――2012年度は前年度比28.8%増、2013年も大幅な伸びが見込まれる無線LAN市場ですが、2014年以降はどうなっていくと考えていますか。
荒谷 企業向け市場からみていくと、2013年は企業内の無線LAN化が大きく進みましたが、2014年も引き続きその傾向が続いていくだろうと考えています。
ワークスタイル変革を3年、5年プロジェクトで進める企業が増えている中で、会社支給も含めスマートフォンをビジネス活用するという観点で、無線LANはなくてはならないインフラという認識になってきています。また、これまでの会議室など部屋単位での置局設計から、通路も含め社内全体をWi-Fi化する大規模案件が増えてきており、企業向け無線LAN市場全体の売り上げも伸びました。当社も市場の伸び率以上の売り上げを確保できました。
有線に近い通信品質の提供を
――企業内のWi-Fi化を推進していく上で注力すべきポイントはどこですか。
荒谷 通信品質です。Wi-Fi化が進み、無線LANがプライマリインフラ、有線LANはセカンダリインフラになった時に、無線LANが使えなくなってしまうと企業は大きなダメージを受けることになります。

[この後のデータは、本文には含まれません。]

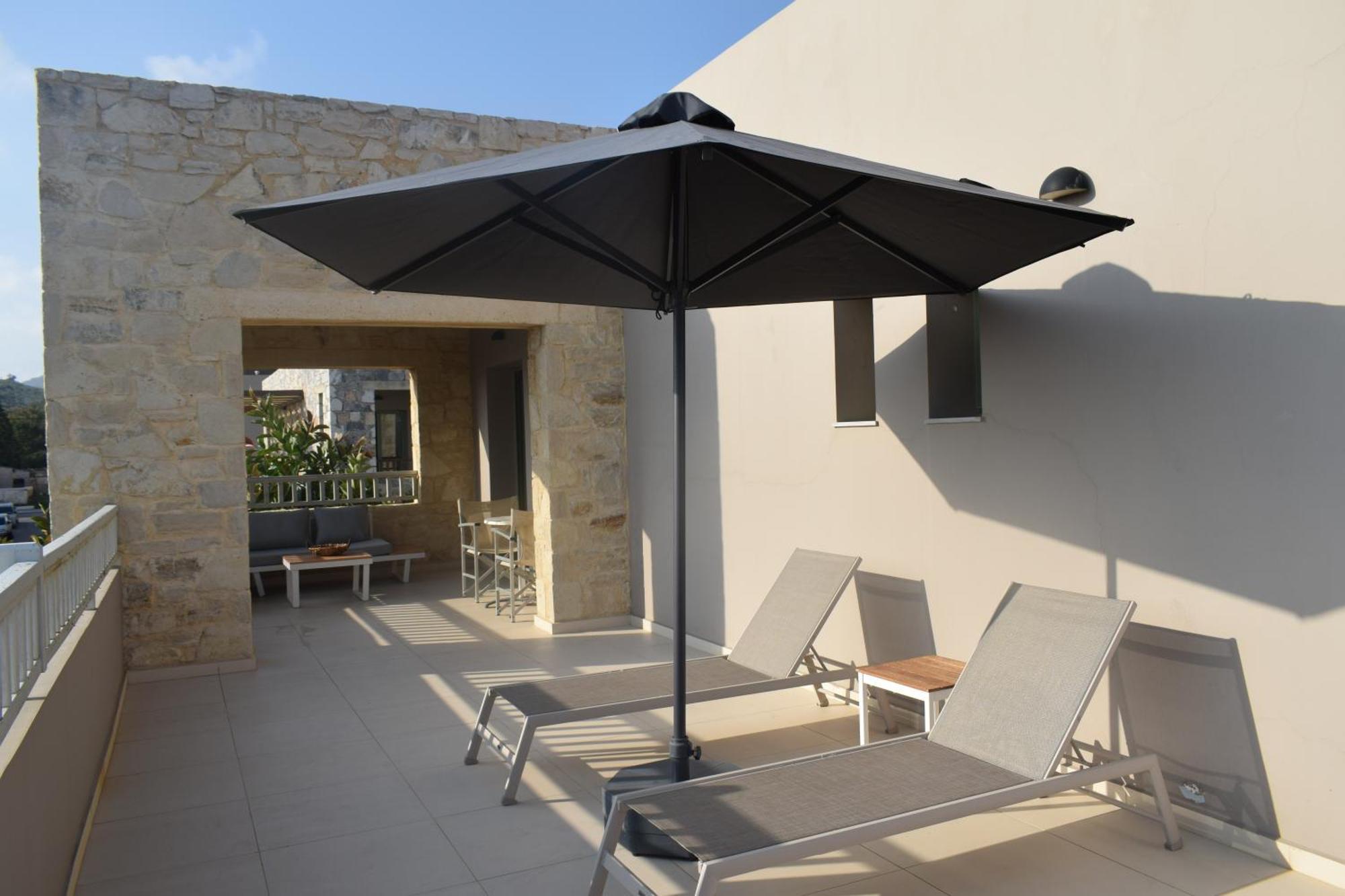 פלטניאס Erato Hotel Adults Only By Smile Hotels מראה חיצוני תמונה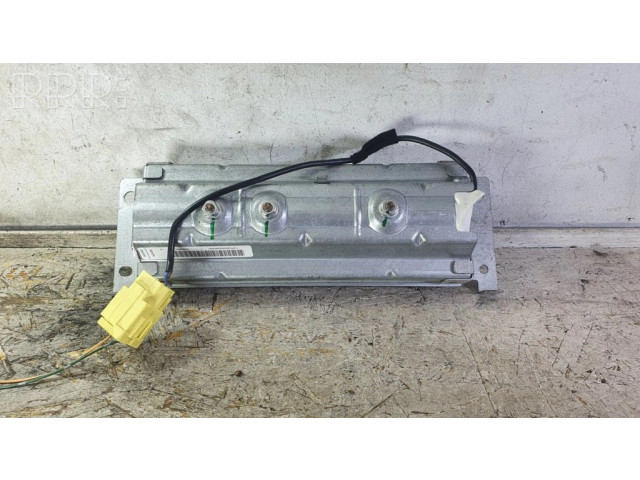Подушка безопасности пассажира 6038820   Nissan Navara D40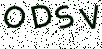 点击图片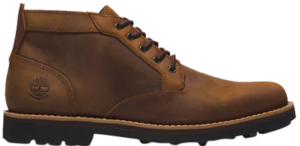 Giày Timberland Crestfield Waterproof 'Brown' A5UZDF13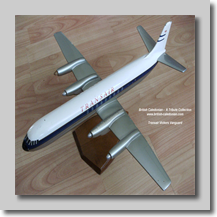 Transair Vanguard05
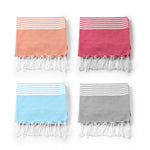 gorf:e12310415183c9119754495d0f0bf62811cba6ff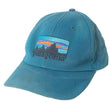 One SizeBlue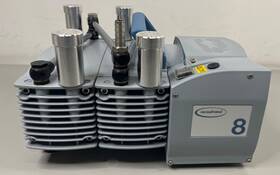 20734003 Vacuubrand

有線LANに近い品質を無線LANで実現することで、スマートフォンやタブレット端末、ノートPCのモビリティを確保し、さらに干渉を抑えるクリーンエア機能などで快適な通信ができる環境を提供していくことが重要だと考えています。
また、管理面も含めて有線LANと無線LANを1つのネットワークとしてシームレスにつなぐことも非常に重要だと考えています。有線と無線を一元管理できる統合管理システムや、コントローラ機能を持たせたスイッチなど、有線と無線の管理機能をどんどん融合していくような製品展開が進んでいきます。無線の高速化に合わせて、有線部分のスループット性能が高いコントローラの需要も高くなってきていると感じています。